• Goal of the exercise
What appears in the data must be reproduced exactly.

Saved data entries
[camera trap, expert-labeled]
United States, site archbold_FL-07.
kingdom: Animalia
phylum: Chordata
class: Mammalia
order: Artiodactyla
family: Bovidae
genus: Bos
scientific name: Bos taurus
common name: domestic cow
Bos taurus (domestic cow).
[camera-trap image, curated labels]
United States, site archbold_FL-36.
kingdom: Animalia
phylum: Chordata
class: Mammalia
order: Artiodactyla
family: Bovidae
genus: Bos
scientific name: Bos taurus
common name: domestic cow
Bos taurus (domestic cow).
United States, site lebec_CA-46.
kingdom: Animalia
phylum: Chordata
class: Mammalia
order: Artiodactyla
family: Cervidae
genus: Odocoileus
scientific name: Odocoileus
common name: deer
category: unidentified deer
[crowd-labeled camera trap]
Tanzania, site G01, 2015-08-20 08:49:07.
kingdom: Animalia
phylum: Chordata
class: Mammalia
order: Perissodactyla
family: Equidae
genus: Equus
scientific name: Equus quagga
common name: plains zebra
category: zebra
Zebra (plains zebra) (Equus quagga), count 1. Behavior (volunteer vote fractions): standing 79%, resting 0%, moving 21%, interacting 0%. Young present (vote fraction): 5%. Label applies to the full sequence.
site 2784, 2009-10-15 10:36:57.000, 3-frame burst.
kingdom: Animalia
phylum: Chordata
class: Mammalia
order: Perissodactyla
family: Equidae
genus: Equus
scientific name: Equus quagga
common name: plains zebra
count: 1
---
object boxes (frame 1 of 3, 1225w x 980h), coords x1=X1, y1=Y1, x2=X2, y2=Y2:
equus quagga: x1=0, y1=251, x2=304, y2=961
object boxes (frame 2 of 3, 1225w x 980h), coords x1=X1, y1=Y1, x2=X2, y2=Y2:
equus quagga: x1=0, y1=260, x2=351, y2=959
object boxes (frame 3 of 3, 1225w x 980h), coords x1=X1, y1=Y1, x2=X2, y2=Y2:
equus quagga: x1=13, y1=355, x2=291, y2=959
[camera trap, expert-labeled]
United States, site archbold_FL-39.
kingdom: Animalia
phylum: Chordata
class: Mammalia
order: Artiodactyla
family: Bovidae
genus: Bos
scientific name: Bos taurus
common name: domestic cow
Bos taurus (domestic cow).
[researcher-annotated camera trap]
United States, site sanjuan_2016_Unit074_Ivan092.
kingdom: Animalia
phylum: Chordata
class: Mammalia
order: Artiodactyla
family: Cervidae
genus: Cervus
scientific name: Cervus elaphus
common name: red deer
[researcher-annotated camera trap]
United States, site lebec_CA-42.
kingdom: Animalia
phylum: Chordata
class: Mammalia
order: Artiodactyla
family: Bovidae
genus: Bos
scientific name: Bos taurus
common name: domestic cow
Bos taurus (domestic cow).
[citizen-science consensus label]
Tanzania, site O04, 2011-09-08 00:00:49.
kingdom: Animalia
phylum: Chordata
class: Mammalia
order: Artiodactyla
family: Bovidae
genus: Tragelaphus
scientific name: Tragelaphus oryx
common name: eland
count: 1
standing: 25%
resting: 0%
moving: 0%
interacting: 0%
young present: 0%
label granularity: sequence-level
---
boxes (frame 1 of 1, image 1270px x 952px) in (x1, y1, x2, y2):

• Reply
[camera trap, expert-labeled]
United States, site archbold_FL-07.
kingdom: Animalia
phylum: Chordata
class: Mammalia
order: Artiodactyla
family: Bovidae
genus: Bos
scientific name: Bos taurus
common name: domestic cow
Bos taurus (domestic cow).
[camera-trap image, curated labels]
United States, site archbold_FL-36.
kingdom: Animalia
phylum: Chordata
class: Mammalia
order: Artiodactyla
family: Bovidae
genus: Bos
scientific name: Bos taurus
common name: domestic cow
Bos taurus (domestic cow).
United States, site lebec_CA-46.
kingdom: Animalia
phylum: Chordata
class: Mammalia
order: Artiodactyla
family: Cervidae
genus: Odocoileus
scientific name: Odocoileus
common name: deer
category: unidentified deer
[crowd-labeled camera trap]
Tanzania, site G01, 2015-08-20 08:49:07.
kingdom: Animalia
phylum: Chordata
class: Mammalia
order: Perissodactyla
family: Equidae
genus: Equus
scientific name: Equus quagga
common name: plains zebra
category: zebra
Zebra (plains zebra) (Equus quagga), count 1. Behavior (volunteer vote fractions): standing 79%, resting 0%, moving 21%, interacting 0%. Young present (vote fraction): 5%. Label applies to the full sequence.
site 2784, 2009-10-15 10:36:57.000, 3-frame burst.
kingdom: Animalia
phylum: Chordata
class: Mammalia
order: Perissodactyla
family: Equidae
genus: Equus
scientific name: Equus quagga
common name: plains zebra
count: 1
---
object boxes (frame 1 of 3, 1225w x 980h), coords x1=X1, y1=Y1, x2=X2, y2=Y2:
equus quagga: x1=0, y1=251, x2=304, y2=961
object boxes (frame 2 of 3, 1225w x 980h), coords x1=X1, y1=Y1, x2=X2, y2=Y2:
equus quagga: x1=0, y1=260, x2=351, y2=959
object boxes (frame 3 of 3, 1225w x 980h), coords x1=X1, y1=Y1, x2=X2, y2=Y2:
equus quagga: x1=13, y1=355, x2=291, y2=959
[camera trap, expert-labeled]
United States, site archbold_FL-39.
kingdom: Animalia
phylum: Chordata
class: Mammalia
order: Artiodactyla
family: Bovidae
genus: Bos
scientific name: Bos taurus
common name: domestic cow
Bos taurus (domestic cow).
[researcher-annotated camera trap]
United States, site sanjuan_2016_Unit074_Ivan092.
kingdom: Animalia
phylum: Chordata
class: Mammalia
order: Artiodactyla
family: Cervidae
genus: Cervus
scientific name: Cervus elaphus
common name: red deer
[researcher-annotated camera trap]
United States, site lebec_CA-42.
kingdom: Animalia
phylum: Chordata
class: Mammalia
order: Artiodactyla
family: Bovidae
genus: Bos
scientific name: Bos taurus
common name: domestic cow
Bos taurus (domestic cow).
[citizen-science consensus label]
Tanzania, site O04, 2011-09-08 00:00:49.
kingdom: Animalia
phylum: Chordata
class: Mammalia
order: Artiodactyla
family: Bovidae
genus: Tragelaphus
scientific name: Tragelaphus oryx
common name: eland
count: 1
standing: 25%
resting: 0%
moving: 0%
interacting: 0%
young present: 0%
label granularity: sequence-level
---
boxes (frame 1 of 1, image 1270px x 952px) in (x1, y1, x2, y2):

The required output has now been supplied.